Open, warm, cosmopolitan: that’s how Alexander Denisov, project manager for the MYRRHA target facilities, describes the working environment at SCK CEN. “Inclusivity is key here,” says Denisov. “After all, the MYRRHA project team comprises scientists, engineers and other specialists from across the EU, Eastern Europe, UK, Africa, Asia and North America. It’s very much a cross-disciplinary and multicultural melting pot.”

Equally important, especially for young scientists and engineers, is the opportunity that MYRRHA presents to do unique and rewarding work. “The MYRRHA project is a trail-blazer in many ways,” he adds, “so talented scientists and engineers are well positioned as they seek to establish and build their professional reputation.”

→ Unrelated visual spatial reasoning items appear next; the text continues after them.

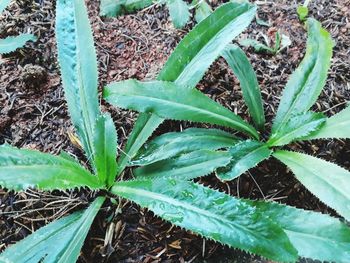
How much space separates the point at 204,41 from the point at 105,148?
18.5 inches

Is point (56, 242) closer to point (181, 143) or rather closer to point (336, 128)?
point (181, 143)

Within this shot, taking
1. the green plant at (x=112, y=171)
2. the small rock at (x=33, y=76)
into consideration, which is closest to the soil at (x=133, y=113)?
the small rock at (x=33, y=76)

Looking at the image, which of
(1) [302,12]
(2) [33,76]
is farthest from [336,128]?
(2) [33,76]

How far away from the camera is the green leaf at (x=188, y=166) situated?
4.10ft

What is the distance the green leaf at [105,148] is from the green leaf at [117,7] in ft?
1.71

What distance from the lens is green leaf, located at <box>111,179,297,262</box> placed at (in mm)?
1034

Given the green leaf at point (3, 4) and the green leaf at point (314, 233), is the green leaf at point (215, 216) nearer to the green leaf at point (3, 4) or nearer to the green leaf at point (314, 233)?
the green leaf at point (314, 233)

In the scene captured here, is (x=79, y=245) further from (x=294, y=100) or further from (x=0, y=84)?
(x=294, y=100)

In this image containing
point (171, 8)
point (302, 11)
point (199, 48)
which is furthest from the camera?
point (302, 11)

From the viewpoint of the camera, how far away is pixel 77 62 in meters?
1.41

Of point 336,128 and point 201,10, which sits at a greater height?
point 201,10

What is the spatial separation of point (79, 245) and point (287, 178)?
707 mm

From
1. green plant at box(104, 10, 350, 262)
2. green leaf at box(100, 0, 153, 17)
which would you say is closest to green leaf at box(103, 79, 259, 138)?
green plant at box(104, 10, 350, 262)

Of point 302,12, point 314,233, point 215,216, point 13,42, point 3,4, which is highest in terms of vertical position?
point 3,4
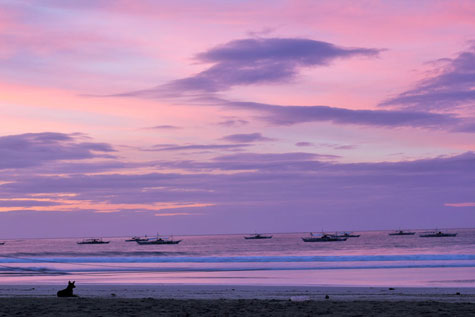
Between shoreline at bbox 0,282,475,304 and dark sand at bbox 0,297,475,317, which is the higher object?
dark sand at bbox 0,297,475,317

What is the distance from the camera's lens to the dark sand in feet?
53.3

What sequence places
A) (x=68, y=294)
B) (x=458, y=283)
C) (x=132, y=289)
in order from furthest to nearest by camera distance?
1. (x=458, y=283)
2. (x=132, y=289)
3. (x=68, y=294)

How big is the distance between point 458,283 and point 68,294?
19.7 meters

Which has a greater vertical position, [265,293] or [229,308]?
[229,308]

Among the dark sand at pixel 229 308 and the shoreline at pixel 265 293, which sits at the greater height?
the dark sand at pixel 229 308

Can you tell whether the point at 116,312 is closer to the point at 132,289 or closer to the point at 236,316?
the point at 236,316

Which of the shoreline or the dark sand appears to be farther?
the shoreline

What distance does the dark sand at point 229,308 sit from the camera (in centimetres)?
1625

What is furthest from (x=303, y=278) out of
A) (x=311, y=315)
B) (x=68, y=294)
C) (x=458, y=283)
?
(x=311, y=315)

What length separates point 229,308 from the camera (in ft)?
57.6

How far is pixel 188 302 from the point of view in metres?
19.4

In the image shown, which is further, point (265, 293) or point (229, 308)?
point (265, 293)

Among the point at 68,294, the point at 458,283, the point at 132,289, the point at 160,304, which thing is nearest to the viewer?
the point at 160,304

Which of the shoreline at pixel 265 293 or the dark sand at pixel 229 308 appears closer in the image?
the dark sand at pixel 229 308
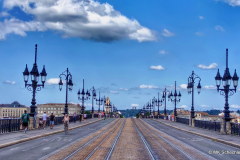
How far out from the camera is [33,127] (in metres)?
30.5

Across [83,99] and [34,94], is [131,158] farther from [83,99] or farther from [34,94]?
[83,99]

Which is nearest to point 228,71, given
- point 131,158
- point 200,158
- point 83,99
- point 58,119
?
point 200,158

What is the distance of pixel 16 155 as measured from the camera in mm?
14586

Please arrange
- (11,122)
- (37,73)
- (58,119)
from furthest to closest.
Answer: (58,119) < (37,73) < (11,122)

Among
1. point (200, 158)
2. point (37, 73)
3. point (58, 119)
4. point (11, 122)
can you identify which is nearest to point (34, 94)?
point (37, 73)

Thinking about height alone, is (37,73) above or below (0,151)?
above

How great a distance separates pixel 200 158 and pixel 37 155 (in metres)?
7.08

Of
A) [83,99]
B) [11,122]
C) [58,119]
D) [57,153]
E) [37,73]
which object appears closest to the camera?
[57,153]

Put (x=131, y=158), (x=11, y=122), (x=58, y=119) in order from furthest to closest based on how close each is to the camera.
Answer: (x=58, y=119) < (x=11, y=122) < (x=131, y=158)

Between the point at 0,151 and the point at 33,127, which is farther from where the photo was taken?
the point at 33,127

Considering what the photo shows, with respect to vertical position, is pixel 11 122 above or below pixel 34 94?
below

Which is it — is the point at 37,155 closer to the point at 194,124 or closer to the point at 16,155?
the point at 16,155

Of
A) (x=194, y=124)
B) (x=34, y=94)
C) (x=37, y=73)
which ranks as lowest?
(x=194, y=124)

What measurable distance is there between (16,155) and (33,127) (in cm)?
1626
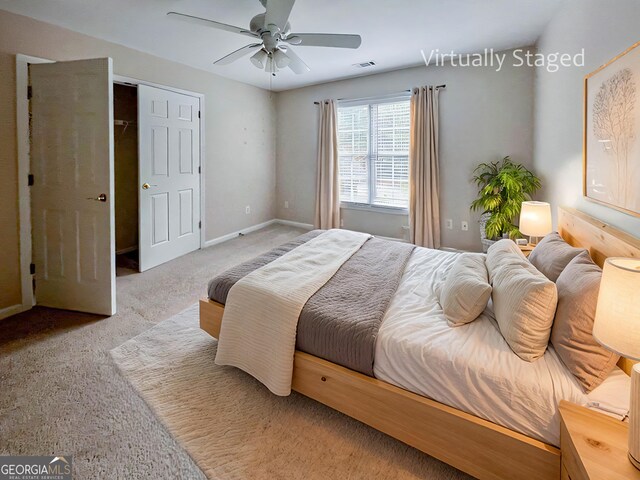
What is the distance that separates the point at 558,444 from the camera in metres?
1.21

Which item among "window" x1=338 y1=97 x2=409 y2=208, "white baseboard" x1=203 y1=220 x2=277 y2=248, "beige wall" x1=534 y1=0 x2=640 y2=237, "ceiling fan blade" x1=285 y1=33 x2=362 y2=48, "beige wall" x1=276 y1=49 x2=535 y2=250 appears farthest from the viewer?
"white baseboard" x1=203 y1=220 x2=277 y2=248

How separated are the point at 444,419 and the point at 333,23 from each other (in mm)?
3253

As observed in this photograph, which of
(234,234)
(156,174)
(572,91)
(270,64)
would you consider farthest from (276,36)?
(234,234)

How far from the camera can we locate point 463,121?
4273mm

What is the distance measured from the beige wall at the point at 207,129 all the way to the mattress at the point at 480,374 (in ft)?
10.6

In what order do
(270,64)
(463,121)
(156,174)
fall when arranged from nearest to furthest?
(270,64) → (156,174) → (463,121)

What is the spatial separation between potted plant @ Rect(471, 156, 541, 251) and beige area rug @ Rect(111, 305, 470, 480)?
9.35ft

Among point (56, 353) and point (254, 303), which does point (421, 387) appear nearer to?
point (254, 303)

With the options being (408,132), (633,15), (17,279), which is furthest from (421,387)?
(408,132)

As with all big science initiatives, collaboration is hard-wired into MYRRHA’s collective DNA. Early-career researchers and engineers, for example, are often required to engage directly with the project’s scientific advisory boards as well as MYRRHA’s scientific partners (the likes of CERN, TRIUMF and ESS) and the facility’s nascent community of research users.

“We’re well funded and moving fast towards our near-term goal of delivering MINERVA by the end of 2026,” notes Denisov. “For sure, MYRRHA team members will be able to tackle all sorts of challenges – across R&D, design, construction, commissioning and acceptance – that they will not encounter anywhere else.”

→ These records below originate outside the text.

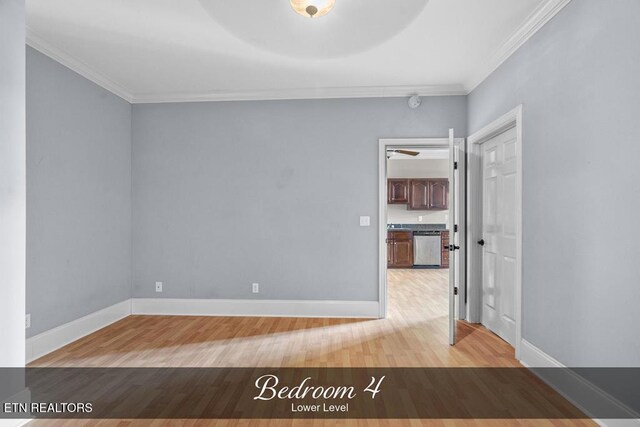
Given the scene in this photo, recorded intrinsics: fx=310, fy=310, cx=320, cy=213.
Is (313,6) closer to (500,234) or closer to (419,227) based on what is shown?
(500,234)

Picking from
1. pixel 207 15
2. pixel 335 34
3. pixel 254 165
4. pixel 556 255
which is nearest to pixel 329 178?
pixel 254 165

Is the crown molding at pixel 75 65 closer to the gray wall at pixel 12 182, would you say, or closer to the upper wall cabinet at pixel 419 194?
the gray wall at pixel 12 182

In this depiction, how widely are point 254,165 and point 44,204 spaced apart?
6.73 feet

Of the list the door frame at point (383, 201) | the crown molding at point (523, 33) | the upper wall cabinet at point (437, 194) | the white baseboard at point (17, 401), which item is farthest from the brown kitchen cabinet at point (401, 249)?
the white baseboard at point (17, 401)

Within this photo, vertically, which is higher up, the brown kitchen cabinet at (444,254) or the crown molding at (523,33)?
the crown molding at (523,33)

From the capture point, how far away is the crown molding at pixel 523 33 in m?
2.20

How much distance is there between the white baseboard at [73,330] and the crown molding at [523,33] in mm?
4841

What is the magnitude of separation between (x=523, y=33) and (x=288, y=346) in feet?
11.1

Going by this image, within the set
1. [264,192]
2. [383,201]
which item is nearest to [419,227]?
[383,201]

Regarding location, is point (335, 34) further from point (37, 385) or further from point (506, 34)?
point (37, 385)

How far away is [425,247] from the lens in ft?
24.6

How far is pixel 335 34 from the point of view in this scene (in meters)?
2.59

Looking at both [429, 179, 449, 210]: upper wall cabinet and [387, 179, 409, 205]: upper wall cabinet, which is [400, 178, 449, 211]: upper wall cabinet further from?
[387, 179, 409, 205]: upper wall cabinet

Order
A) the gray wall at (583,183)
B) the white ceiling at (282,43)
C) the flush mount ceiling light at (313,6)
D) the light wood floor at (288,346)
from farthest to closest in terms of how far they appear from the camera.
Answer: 1. the light wood floor at (288,346)
2. the white ceiling at (282,43)
3. the flush mount ceiling light at (313,6)
4. the gray wall at (583,183)
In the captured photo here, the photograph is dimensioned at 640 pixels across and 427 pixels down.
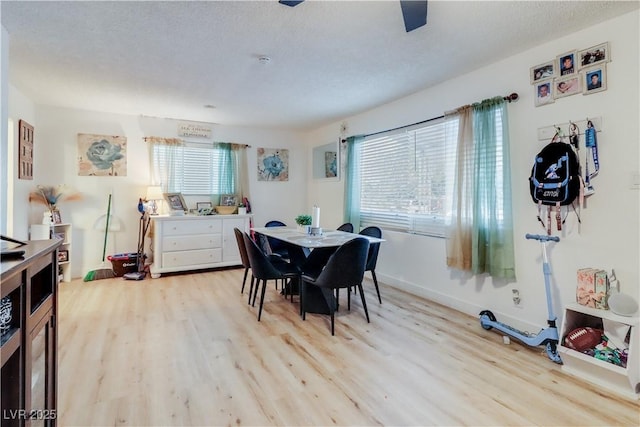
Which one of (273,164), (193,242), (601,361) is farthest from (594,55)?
(193,242)

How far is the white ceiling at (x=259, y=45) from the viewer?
214cm

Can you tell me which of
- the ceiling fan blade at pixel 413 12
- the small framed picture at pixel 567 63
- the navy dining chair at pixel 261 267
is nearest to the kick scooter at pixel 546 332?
the small framed picture at pixel 567 63

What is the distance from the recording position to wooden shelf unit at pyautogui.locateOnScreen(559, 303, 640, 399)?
77.9 inches

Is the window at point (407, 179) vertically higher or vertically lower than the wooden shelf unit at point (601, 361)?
higher

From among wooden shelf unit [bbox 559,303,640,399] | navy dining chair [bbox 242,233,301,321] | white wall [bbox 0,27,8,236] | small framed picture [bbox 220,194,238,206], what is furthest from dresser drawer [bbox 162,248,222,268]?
wooden shelf unit [bbox 559,303,640,399]

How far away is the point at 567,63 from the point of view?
8.28 feet

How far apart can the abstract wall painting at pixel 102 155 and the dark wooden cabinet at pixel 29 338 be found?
3.85 meters

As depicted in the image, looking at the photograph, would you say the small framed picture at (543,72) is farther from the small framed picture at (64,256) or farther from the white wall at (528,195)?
the small framed picture at (64,256)

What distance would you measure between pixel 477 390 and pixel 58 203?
17.1 ft

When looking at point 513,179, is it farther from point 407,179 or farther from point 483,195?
point 407,179

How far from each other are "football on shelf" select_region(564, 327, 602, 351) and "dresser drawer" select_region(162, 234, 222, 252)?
4305 millimetres

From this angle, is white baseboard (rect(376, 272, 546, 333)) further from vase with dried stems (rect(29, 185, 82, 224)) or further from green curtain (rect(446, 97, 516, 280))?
vase with dried stems (rect(29, 185, 82, 224))

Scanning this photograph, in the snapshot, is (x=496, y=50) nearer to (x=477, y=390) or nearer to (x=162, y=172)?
(x=477, y=390)

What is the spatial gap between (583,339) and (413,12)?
2344 millimetres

For Karolien Saenen, who coordinates the building design and associated infrastructure for MINERVA’s scientific systems, it is the diversity of interactions on the project that is especially exciting – if sometimes challenging. “I need to work with multiple cross-disciplinary teams spanning research, engineering, project management and infrastructure,” she explains. “It’s a warm and welcoming community, though – a real collective effort where everyone is aligned and pulling in the same direction.”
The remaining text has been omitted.